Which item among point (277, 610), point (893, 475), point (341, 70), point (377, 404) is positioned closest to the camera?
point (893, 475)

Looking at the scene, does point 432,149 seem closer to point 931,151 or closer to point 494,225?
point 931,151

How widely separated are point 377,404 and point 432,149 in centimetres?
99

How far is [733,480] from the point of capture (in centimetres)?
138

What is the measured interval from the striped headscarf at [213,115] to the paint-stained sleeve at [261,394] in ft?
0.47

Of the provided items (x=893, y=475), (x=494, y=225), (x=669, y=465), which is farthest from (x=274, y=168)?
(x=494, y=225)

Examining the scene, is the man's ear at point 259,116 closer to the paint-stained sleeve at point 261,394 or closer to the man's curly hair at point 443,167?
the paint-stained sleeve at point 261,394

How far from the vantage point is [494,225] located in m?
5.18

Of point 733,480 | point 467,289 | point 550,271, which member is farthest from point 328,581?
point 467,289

------------------------

§ **Task**:
Format the items from the line containing "How far from" through the end of the items as a two-column CSV with the headers text and answer. Use one row per item, put each value in its own quoted field, and replace any line breaks with spaces.

§ **Answer to this problem**:
text,answer
"How far from the vantage point is [494,225] located in m?","5.18"
"Of point 733,480 | point 467,289 | point 550,271, which member is farthest from point 328,581?","point 467,289"